- YOUR TASK
Search the data below for the word "game" and report how many lines contain it, with no added words.

- RECORDS TO PROCESS
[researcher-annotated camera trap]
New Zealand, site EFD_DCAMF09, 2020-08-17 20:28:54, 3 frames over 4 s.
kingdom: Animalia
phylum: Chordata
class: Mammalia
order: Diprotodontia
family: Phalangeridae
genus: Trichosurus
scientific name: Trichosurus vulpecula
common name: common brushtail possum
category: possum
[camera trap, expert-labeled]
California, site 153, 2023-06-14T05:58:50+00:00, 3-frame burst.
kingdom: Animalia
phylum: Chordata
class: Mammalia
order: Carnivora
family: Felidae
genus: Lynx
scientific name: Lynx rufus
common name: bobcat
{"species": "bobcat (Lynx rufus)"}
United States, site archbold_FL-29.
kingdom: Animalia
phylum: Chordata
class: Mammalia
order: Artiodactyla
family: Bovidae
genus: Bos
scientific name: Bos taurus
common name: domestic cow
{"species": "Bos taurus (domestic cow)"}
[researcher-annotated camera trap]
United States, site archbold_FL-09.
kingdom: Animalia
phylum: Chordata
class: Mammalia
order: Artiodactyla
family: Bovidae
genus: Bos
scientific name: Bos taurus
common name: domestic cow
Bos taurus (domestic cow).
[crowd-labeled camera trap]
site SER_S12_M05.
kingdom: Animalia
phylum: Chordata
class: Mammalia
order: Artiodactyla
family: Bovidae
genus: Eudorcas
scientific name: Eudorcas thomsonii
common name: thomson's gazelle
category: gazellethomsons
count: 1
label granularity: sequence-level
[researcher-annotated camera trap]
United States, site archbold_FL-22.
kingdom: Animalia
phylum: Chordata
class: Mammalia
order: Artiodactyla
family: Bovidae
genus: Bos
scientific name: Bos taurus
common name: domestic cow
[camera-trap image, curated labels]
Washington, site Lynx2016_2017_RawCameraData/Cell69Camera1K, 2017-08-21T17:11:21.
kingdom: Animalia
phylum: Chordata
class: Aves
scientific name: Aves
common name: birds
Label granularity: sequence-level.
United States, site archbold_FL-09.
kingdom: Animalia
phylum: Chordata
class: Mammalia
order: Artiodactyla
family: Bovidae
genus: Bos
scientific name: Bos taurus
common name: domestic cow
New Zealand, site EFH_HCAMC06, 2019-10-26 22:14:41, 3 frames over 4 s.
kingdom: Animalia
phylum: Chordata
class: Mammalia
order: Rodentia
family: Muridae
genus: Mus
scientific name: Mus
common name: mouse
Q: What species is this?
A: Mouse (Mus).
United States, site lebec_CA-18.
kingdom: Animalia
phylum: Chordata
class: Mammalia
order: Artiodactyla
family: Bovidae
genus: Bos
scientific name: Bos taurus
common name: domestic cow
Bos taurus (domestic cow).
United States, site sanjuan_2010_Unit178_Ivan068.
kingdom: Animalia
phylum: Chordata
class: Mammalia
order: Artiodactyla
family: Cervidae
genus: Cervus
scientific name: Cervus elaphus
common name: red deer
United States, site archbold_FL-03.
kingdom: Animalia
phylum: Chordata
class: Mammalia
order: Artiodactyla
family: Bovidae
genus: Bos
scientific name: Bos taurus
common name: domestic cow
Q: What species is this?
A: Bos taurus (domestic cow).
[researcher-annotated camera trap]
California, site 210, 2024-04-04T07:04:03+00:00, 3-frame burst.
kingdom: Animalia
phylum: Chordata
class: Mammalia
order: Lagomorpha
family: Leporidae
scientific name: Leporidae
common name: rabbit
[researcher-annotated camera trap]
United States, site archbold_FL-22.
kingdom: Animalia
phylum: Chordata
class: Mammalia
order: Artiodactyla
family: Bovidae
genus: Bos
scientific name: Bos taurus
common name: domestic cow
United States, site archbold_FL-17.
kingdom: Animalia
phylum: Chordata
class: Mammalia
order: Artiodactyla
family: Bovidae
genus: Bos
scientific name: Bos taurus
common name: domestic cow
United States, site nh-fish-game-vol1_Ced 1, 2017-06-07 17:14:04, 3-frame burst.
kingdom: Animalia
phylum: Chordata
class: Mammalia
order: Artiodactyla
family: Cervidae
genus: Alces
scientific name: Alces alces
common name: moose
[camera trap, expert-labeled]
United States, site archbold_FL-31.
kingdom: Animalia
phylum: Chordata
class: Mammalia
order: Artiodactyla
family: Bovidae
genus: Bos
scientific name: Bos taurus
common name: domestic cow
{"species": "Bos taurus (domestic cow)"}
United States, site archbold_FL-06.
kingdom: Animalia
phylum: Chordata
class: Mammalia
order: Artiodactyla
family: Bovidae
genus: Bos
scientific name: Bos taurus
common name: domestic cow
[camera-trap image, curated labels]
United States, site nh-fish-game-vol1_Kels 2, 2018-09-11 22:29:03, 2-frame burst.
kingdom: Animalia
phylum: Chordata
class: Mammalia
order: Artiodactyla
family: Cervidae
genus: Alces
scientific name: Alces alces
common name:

- PROBLEM SOLUTION
2